How do you teach a computer to write a story? At first, the task seems impossible – to understand everything about the world that could be represented in a story, the computer would have to know as much as you or me. However, several research groups are up to the challenge.
Early groups worked by creating story templates that could be selected between, modified slightly, or filled in with words or concepts from a list. (You or I can also do this sort of thing, if we have a free afternoon, with some simple string manipulation functions. It’s not hard, and is a lot like a very carefully crafted Mad Lib.) However, the more interesting task in computational creativity is to make a system that can understand the characters involved in a story, figure out what they would do, and fit that into a storylike structure without a predefined instruction about how the story should go.
Systems that write stories – TALESPIN, MINSTREL, and MEXICA among them – typically take a single topic, like talking animals or Aztec warriors, and are programmed with a large knowledge base about objects, social reasoning, the actions that can be taken by an agent in this setting, etc.
Unfortunately (based on my not very thorough current searching) it’s much easier to find computer scientists talking about the details of these systems and exactly what knowledge they encode (details which are probably beyond the scope of these posts) than to find examples of the stories they make. The programs that exist today are quite interesting, able to calculate relatively advanced concepts like why people take specific actions, what basic actions are available or unavailable to a specific person, and what might be the consequence of that action. But the examples I can find are all a bit disappointing in a specific way:
The jaguar knight went hunting with the tlatoani. The fisherman hated the tlatoani. The fisherman attacked the tlatoani. The tlatoani attacked the fisherman. The jaguar knight made prisoner the fisherman. (from MEXICA by Iván Román and Rafael Pérez y Pérez)
It seems that, while current computers can represent a logical sequence of events for a story, describing the story in evocative, interesting, emotionally deep, or immersive ways is still a long way off.

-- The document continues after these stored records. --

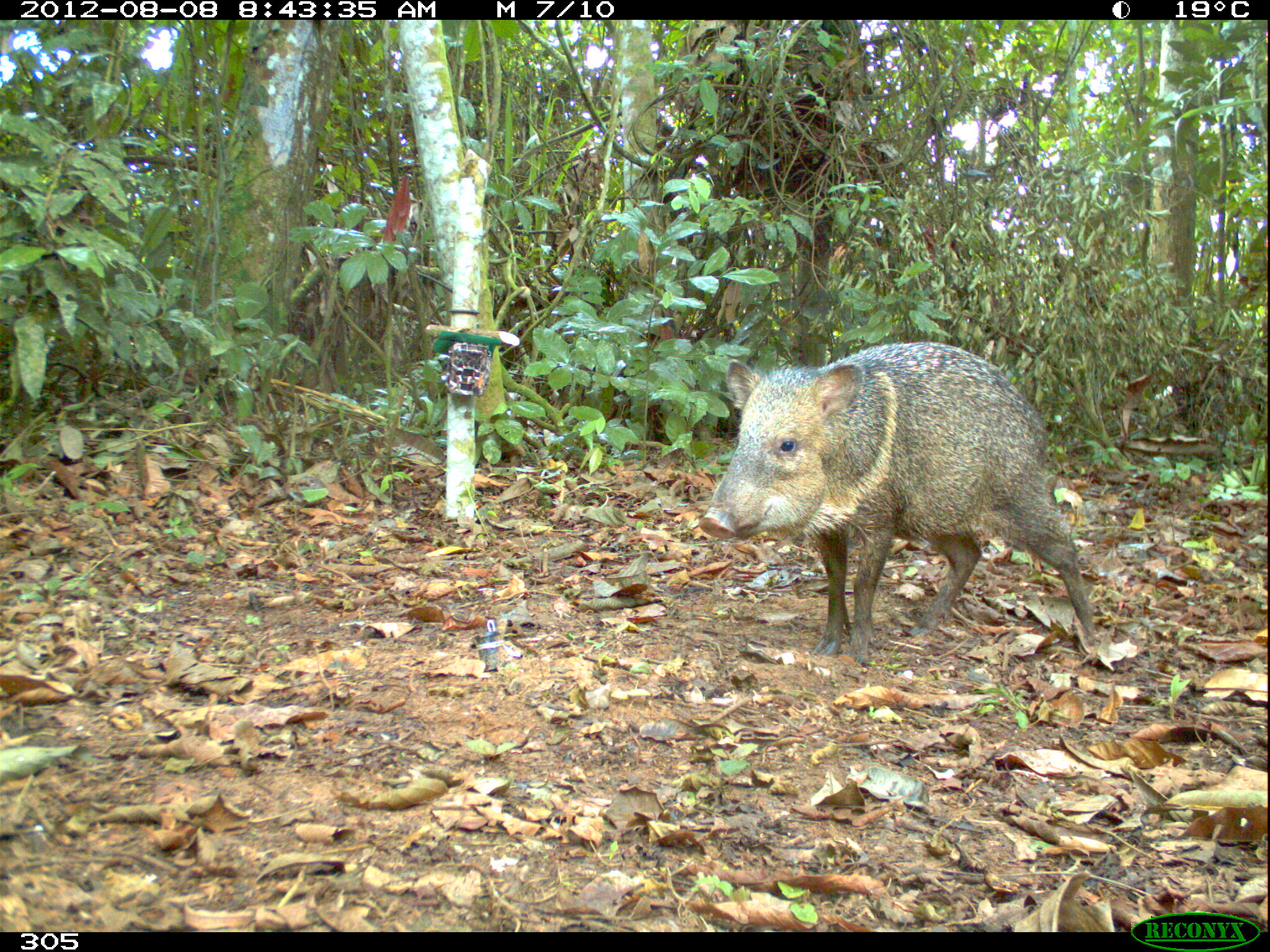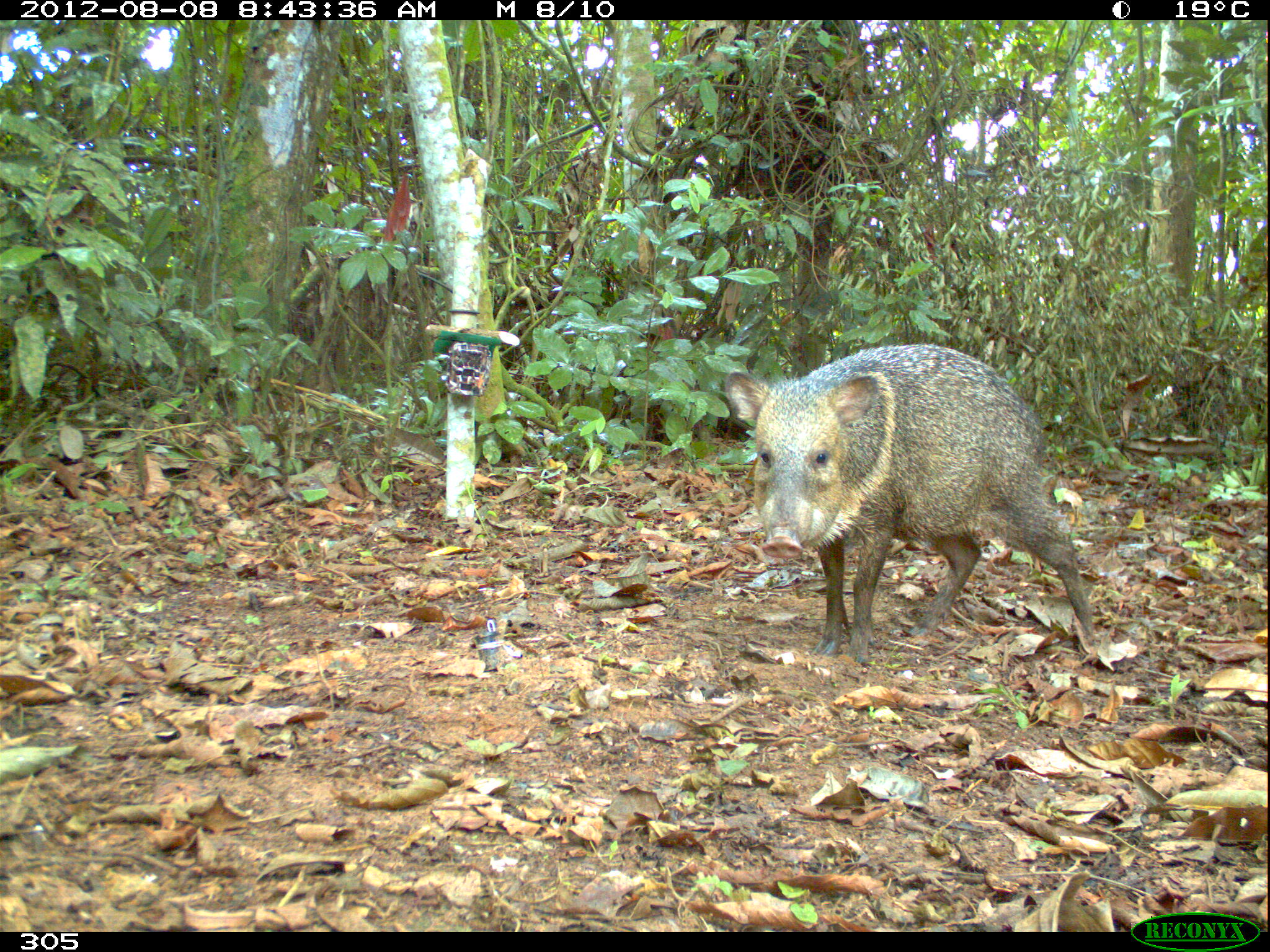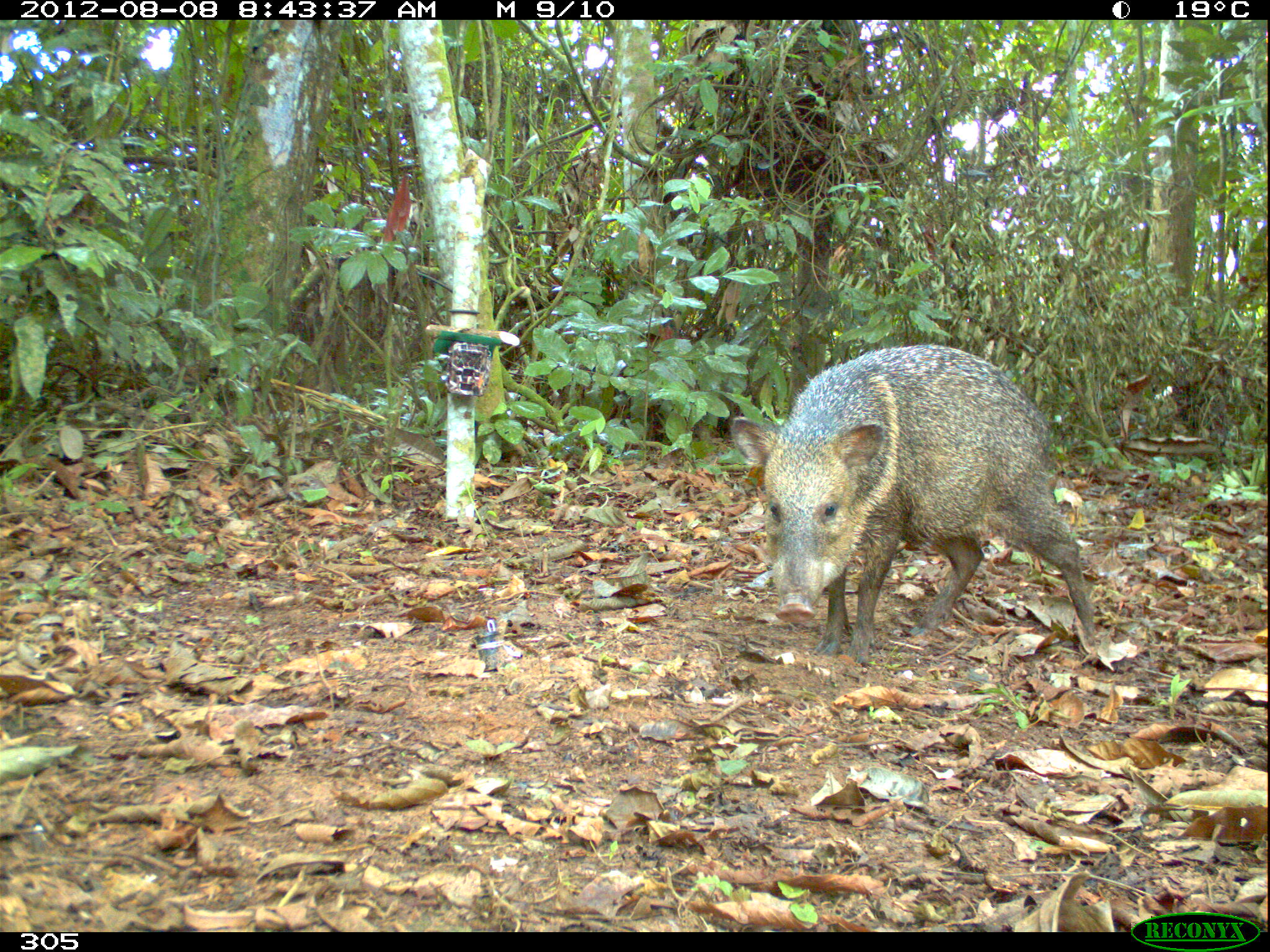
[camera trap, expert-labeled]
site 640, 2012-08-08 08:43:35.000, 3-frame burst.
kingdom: Animalia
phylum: Chordata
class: Mammalia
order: Artiodactyla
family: Tayassuidae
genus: Pecari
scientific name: Pecari tajacu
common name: collared peccary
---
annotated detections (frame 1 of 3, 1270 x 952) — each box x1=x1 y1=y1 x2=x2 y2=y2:
pecari tajacu: x1=697 y1=339 x2=1108 y2=664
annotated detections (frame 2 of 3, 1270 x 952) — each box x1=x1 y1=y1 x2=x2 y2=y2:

This is no problem for certain applications, though. The storytelling advances made by these programs are useful for certain commercial applications in sports, finance, or elsewhere. Programs analyzing data in these fields can automatically generate stories based on their data, which make the most pertinent points easily comprehensible to humans:
Store 9, your sales of Item 6 are far below the other stores in your region. If you are able to up your sales of this product by only 5 units a day, you will be able to increase your profits next month by $1,123. The sales of this product for other stores in your region seem to indicate that this is completely achievable. (example from Narrative Science‘s website)
Computer programs can also automatically generate usable news stories about sports, finance, and other formulaic topics. Not exciting, perhaps; but also not terrible for a practice that grew out of Mad Libs.